Über die Jahre schwand der Zauber der Globetrotters. Unter der afroamerikanischen Bevölkerung entbrannte ein Gelehrtenstreit darüber, ob das von der Truppe transportierte Bild des clownesken, unseriösen Blödelsportlers nicht einfach die rassistischen Vorurteile der Weissen befeuere. Nur: In den Augen von Saperstein war dieser Weg zunehmend alternativlos. Denn anders als in den dreissiger bis fünfziger Jahren war es den Globetrotters nicht mehr möglich, die besten Spieler des Landes zu verpflichten – diese schlossen sich nun der NBA an.

Der familienfreundliche Klamauk war das, was die Globetrotters von einem normalen Matchbesuch unterschied. Jeder Schuss Originalität war willkommen: Jahrelang stand ein einarmiger Akteur im Kader. 1985 wurde Lynette Woodard als erste Frau mit einem Profivertrag ausgestattet. In Basel werden am Sonntag auch kleinwüchsige Spieler auf dem Parkett stehen; heute steht die Truppe für eine überdrehte, sehr amerikanische Idee von Abendunterhaltung.

Die NBA umfasst 32 Teams – kein einziger der Klubbesitzer ist Afroamerikaner

Der Zuspruch ging über die Jahre so empfindlich zurück, dass das Unternehmen in den frühen neunziger Jahren kurz vor der Zahlungsunfähigkeit stand. Gerettet wurde es 1992 vom Unternehmer Mannie Jackson, einem ehemaligen Globetrotter, der aus jener Zeit diese Geschichte überliefert: «Wir waren in den 1960er Jahren in Finnland. Eine Familie hat mich zu sich nach Hause eingeladen und dann gefragt, ob ich einen Schwanz hätte, wie ein Tier. Wir haben anschliessend bis drei Uhr morgens über Vorurteile geredet. Sie konnten fast nicht glauben, dass ich an der Universität studiert hatte.»

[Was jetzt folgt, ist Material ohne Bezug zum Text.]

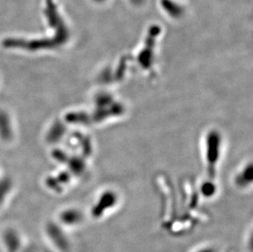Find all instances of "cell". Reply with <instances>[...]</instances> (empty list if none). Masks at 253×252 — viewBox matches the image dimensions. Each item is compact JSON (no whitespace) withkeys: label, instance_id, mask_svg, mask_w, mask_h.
I'll return each mask as SVG.
<instances>
[]
</instances>
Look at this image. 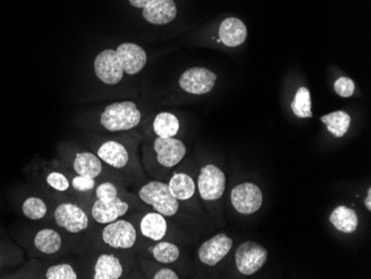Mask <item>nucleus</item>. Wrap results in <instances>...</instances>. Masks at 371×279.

Jackson verkaufte seine Mehrheitsanteile 2006, mittlerweile gehören die Globetrotters einem Konsortium, das unter anderem Freizeit- und Wasserparks betreibt.

Ein schwarzer Besitzer für die Globetrotters: Das hatte etwas Romantisches. Denn bei allen Fortschritten, bei deren Erkämpfung die Globetrotters eine wichtige Rolle spielten, gibt es Dinge, die sich nicht geändert haben: In der NBA, längst eine Gelddruckmaschine, die pro Jahr mehr als 10 Milliarden Dollar Umsatz generiert, machen Afroamerikaner knapp 70 Prozent der Spieler aus. Doch seit Michael Jordan im Sommer 2023 die Charlotte Hornets verkauft hat, gibt es bei den 32 Teams keinen einzigen afroamerikanischen Mehrheitseigner mehr.

In der Premierensaison der NBA lag die Gehaltsobergrenze der Liga bei 55 000 Dollar – pro Team und Saison, das Gros der Spieler verdiente zwischen 4000 und 5000 Dollar. Heute, rund 75 Jahre später, erhalten die Topstars 40 Millionen und mehr. Doch die wirklich grossen Summen verdienen auch 2024 die schwerreichen weissen Tycoons.